The US Department of Health and Human Services defines HIPAA Compliant Email as a set of national standards to protect patient health information. This means that medical providers and their Business Associates must abide by a strict set of rules and security measures to remain HIPAA compliant.
However, these requirements are complex and challenging to implement. This is especially true for small medical providers and their Business Associates.
What is HIPAA?
HIPAA (the Health Insurance Portability and Accountability Act) is a federal law that protects the privacy of patient information. The law applies to hospitals, clinics, doctors, health plans and all organizations that have direct contact with patients or use their information in some way.
The law covers Protected Health Information, or PHI, and Electronic Protected Health Information, or ePHI. This includes medical records, billing information and any other information that could be used to identify an individual.
The best way to avoid HIPAA violations is through comprehensive compliance training and a well-designed system that minimizes human error. Without these elements, your practice or organization is at risk of a data breach and major fines.
What are the Rules?
If you are in the health care industry, you know that HIPAA rules and regulations govern how you store, transfer and use patient information. These laws cover all covered entities, including medical centers and practices, health care clearinghouses and business associates.
You may also know that violations of HIPAA can mean a big fine. That’s why it’s important to stay compliant with the law and learn about your rights as a patient.
The HIPAA Privacy Rule protects individuals’ personal health information (PHI). It limits the uses and disclosures of PHI without patient authorization, and it gives patients rights to access their own records and request corrections if needed.
What are the Requirements?
In order to stay HIPAA compliant, healthcare organizations must implement all of the administrative, physical, and technical safeguards outlined in the Privacy Rule and Security Rule. These protections are necessary to ensure the confidentiality, integrity, and security of PHI and ePHI.

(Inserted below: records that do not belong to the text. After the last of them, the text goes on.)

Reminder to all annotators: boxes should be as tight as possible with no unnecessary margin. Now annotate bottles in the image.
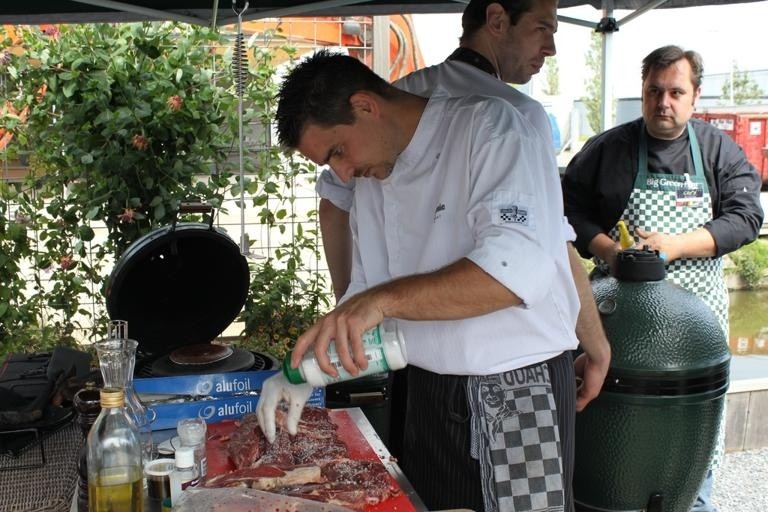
[282,318,410,388]
[71,317,144,512]
[616,218,637,253]
[149,417,208,512]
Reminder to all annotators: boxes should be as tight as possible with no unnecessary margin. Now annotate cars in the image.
[554,134,594,172]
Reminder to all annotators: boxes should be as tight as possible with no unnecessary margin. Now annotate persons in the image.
[254,44,581,511]
[560,46,763,510]
[312,0,612,459]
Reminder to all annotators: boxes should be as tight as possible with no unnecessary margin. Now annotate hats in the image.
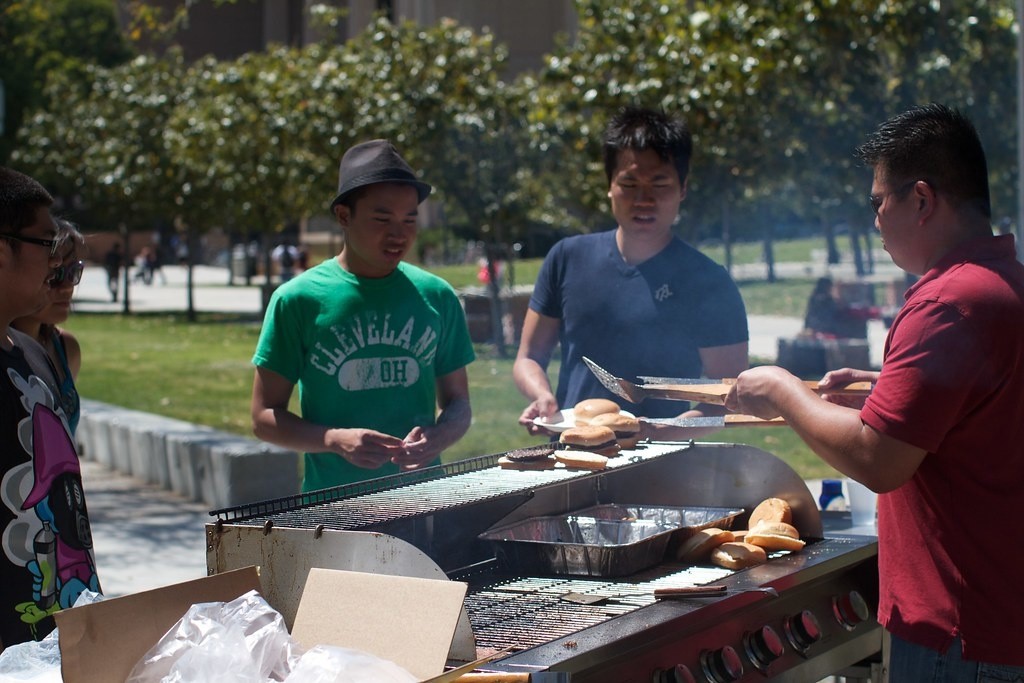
[330,138,432,214]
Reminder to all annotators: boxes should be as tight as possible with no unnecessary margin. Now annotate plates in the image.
[533,408,637,431]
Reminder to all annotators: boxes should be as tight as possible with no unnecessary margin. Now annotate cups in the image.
[843,478,877,528]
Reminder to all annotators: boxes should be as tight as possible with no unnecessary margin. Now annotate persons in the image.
[10,218,83,437]
[273,240,310,274]
[104,243,121,302]
[725,106,1024,683]
[134,233,186,286]
[0,166,103,655]
[252,141,476,506]
[805,278,846,339]
[514,112,750,441]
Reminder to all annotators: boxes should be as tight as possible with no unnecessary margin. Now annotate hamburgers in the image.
[497,398,640,469]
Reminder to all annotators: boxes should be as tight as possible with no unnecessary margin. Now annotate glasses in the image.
[48,263,83,288]
[869,183,935,214]
[0,231,58,256]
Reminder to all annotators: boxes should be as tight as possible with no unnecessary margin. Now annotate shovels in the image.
[582,355,726,412]
[555,586,726,606]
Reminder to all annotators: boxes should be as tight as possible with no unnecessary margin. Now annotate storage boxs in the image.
[52,564,518,683]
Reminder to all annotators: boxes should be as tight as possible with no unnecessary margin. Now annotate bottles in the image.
[818,480,846,510]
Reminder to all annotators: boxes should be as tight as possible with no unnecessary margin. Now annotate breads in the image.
[678,496,807,569]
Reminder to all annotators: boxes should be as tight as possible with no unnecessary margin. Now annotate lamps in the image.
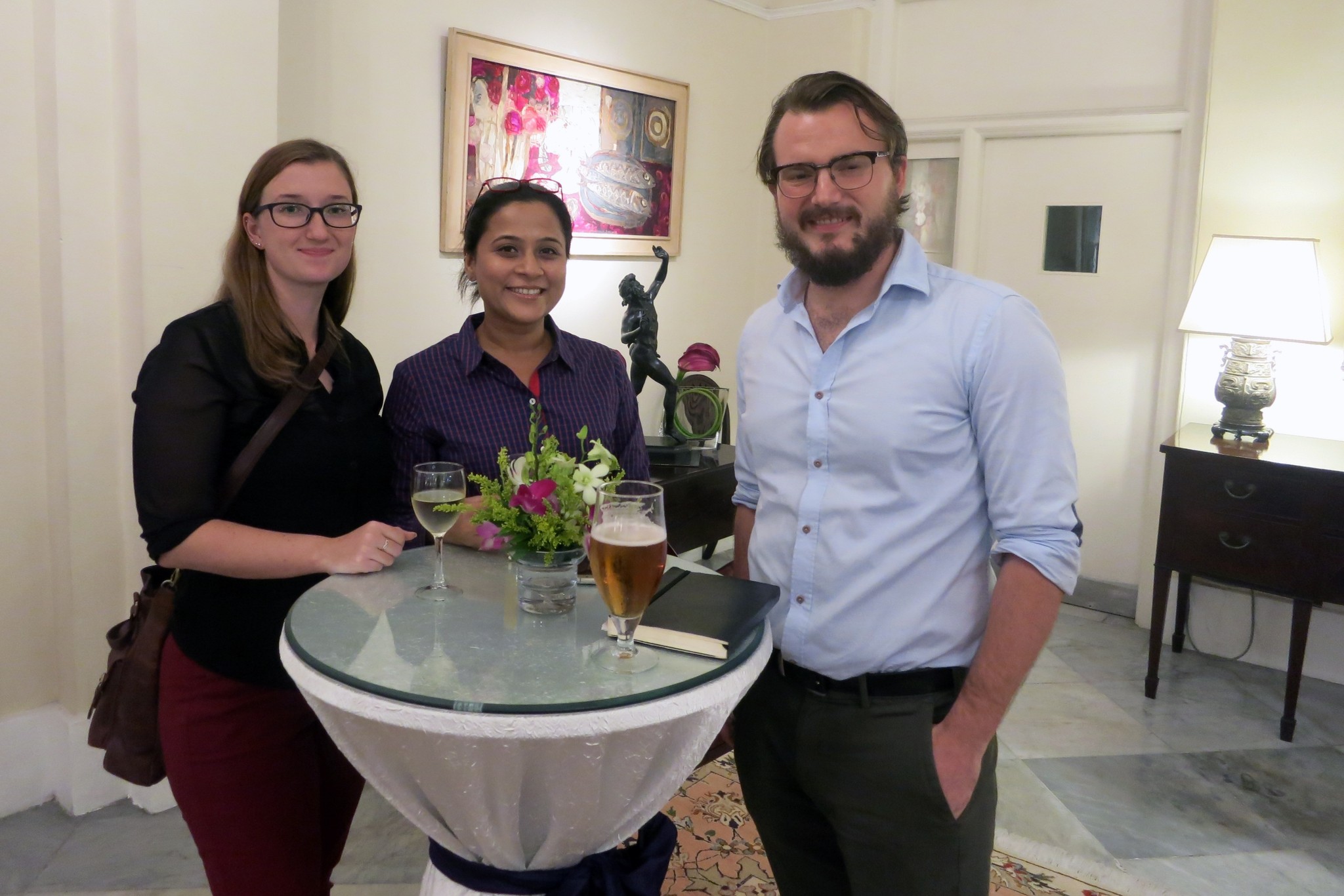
[1178,232,1329,443]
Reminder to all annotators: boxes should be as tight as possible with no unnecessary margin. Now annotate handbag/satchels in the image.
[88,566,178,786]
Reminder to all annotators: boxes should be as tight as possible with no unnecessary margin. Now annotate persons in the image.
[725,70,1083,896]
[618,244,688,445]
[134,139,418,896]
[382,173,666,550]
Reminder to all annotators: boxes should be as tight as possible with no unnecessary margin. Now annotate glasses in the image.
[770,151,892,199]
[252,202,363,228]
[464,177,563,239]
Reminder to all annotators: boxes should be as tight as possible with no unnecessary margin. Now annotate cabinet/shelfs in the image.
[1146,420,1344,744]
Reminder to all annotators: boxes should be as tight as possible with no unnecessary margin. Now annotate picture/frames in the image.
[441,26,690,258]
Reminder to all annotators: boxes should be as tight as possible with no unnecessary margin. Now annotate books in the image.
[606,566,781,659]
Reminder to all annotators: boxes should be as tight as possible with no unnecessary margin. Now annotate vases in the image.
[670,386,729,448]
[512,539,588,615]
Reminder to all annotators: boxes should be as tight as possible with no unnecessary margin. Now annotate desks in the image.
[279,543,774,896]
[644,445,745,556]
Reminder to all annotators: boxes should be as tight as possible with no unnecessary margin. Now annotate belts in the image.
[769,652,954,697]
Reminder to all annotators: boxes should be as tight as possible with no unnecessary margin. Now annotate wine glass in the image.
[587,479,668,672]
[409,461,467,601]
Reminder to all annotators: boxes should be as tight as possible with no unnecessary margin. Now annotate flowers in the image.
[429,397,622,566]
[676,341,722,439]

These regulations also cover the healthcare industry’s entire supply chain, including health plans, healthcare providers, business associates and their subcontractors, and healthcare clearinghouses. All of these entities need to have robust HIPAA compliance measures in place if they want to avoid civil monetary penalties.
What are the Risks?
Whether they are deliberate or unintentional, violations of HIPAA privacy and security laws can be costly to your healthcare organization. Not only can they disrupt your workflow and harm your reputation, but they can also lead to hefty fines.
Violations may be intentional, such as a hacker stealing PHI, or they might be the result of a data loss. If you suspect a breach has occurred, report it to your HIPAA privacy officer and/or the Office for Civil Rights (OCR).
In general, breaches of PHI or electronic patient health information (ePHI) occur when someone accesses or discloses a healthcare organization’s unsecured PHI without authorization. These breaches can be identified in a number of ways, including through a risk analysis or during a HIPAA audit.
What are the Solutions?
There are a number of solutions available to help individuals who are not HIPAA compliant. These include training, risk assessments and audits.
The most common solution is to create cohesive privacy policies that outline how sensitive data should be handled, disposed of and shared. This can reduce mistakes and prevent violations.
It also helps to educate employees about the rules and device standards they must follow to be HIPAA compliant. This will take time, but it is the best investment you can make to ensure your organization remains compliant.
Many HIPAA violations happen because of human error. For example, if an employee is busy or distracted, they can forget to shred paper files before throwing them out.